- _Task details_: Keeping every line intact, print the records that follow.

(Stored data entries)
--

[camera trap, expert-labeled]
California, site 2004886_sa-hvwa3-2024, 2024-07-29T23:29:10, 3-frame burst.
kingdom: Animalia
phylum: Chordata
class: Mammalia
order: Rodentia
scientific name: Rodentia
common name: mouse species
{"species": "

--

- _The answer_:
[camera trap, expert-labeled]
California, site 2004886_sa-hvwa3-2024, 2024-07-29T23:29:10, 3-frame burst.
kingdom: Animalia
phylum: Chordata
class: Mammalia
order: Rodentia
scientific name: Rodentia
common name: mouse species
{"species": "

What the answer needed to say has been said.